Unlike other forms of intellectual property, like patents, copyright claims in the United States do not have to be registered. That’s been true since 1989, when the United States signed onto the 19th century Berne Convention for the Protection of Literary and Artistic Works. Even for those copyrights that are registered, unlike patents, there is no comprehensive database where ownership can be checked.

As a result, the ownership of most copyrighted works – including songs, films, or even novel – cannot be publicly verified. In the case of music, private licensing agencies do maintain databases, but there is no guarantee that these are comprehensive or up-to-date, nor any requirement that they be. If you plan to sample music either as a musician, in your place of business or even on a karaoke machine, the only way to be absolutely safe is to pay membership fees to all three performing rights organizations – ASCAP, SESAC and BMI — even if you’ll never use the music that one provides.
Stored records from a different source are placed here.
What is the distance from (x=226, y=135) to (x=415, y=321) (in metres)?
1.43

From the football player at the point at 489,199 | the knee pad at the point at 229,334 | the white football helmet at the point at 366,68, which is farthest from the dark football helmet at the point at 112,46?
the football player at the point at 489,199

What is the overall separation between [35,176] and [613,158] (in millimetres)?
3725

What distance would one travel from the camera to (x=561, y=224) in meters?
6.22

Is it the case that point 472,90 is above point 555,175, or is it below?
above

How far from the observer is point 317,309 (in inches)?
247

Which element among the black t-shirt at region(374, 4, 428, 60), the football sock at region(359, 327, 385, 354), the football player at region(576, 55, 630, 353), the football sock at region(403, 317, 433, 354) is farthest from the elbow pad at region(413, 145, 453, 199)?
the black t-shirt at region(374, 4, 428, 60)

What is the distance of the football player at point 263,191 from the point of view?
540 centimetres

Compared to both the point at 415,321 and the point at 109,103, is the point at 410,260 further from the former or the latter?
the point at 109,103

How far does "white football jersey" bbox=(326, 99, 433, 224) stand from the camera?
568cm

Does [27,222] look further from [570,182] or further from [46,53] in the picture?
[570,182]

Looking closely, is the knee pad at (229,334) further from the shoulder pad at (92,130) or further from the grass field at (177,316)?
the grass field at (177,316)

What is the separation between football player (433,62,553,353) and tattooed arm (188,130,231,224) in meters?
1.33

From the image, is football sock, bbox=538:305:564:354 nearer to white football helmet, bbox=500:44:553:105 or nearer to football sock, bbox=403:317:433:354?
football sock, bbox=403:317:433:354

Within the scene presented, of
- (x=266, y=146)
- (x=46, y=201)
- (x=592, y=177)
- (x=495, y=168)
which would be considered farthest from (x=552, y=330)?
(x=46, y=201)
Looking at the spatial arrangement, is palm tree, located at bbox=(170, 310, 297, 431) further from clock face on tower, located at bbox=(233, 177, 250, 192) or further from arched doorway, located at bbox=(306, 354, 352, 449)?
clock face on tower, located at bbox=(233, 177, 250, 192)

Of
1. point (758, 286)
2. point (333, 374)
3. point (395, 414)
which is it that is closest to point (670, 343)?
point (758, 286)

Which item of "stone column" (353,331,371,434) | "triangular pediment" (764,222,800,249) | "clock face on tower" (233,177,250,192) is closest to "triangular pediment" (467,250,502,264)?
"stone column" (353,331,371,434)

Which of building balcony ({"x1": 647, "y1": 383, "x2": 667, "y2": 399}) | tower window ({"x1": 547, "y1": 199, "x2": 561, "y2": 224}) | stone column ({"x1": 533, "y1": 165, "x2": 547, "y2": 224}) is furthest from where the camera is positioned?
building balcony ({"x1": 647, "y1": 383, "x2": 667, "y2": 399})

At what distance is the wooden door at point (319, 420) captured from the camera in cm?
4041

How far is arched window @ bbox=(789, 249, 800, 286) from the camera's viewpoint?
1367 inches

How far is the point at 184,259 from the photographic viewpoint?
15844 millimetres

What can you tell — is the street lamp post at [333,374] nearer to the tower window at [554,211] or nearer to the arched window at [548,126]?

If you make a mistake, all the liability is on you.

This wouldn’t be so bad if it was possible to know how much you’d be expected to pay for violating a copyright, however unintentionally. But as Mitch Stoltz of the Electronic Frontier Foundation points out, this is exactly what you wouldn’t know if you got sued for a copyright violation:

U.S. law lets copyright holders ask for “statutory damages” in an infringement lawsuit. If a copyright holder proves its case, and asks for statutory damages, a jury decides how much the defendant must pay—anywhere from $750 to $30,000 per copyrighted work.1 If the court finds that the infringement was “willful,” the maximum per work jumps to $150,000.

A copyright holder who asks for statutory damages doesn’t have to show any evidence of harm, or that the defendant made any profit from the infringement. A copyright holder can, if she chooses, simply ask the jury to come up with a number…

The Copyright Act doesn’t give judges and juries any guidance on how to choose a number within the $750-$150,000 range. It only says that the amount should be “as the court considers just.”

Imagine if this were applied to any other system. Say you walked into an unlocked house, thinking it was abandoned. A stranger then walks in, has you arrested by claiming it’s his house (but produces no deed to this effect), claims you broke in (but never shows any sign of a broken lock) and the court not only believes him, but sentences you to between one year in prison and life in prison, leaving it up to your accuser to make the decision for them.

Judge Jeffreys couldn’t have designed a more dysfunctional system. Conservatives understand that, if copyright is going to be respected in the same way as other forms of property, its violation must be treated with the same predictability and transparency as other violations of property.

One excellent first step in this regard would be to at least add some guidance for courts on what damages should be. At least then, if any independent artists write the next “Anaconda,” they’ll know whether the rights holder will take a pound of flesh or their whole body.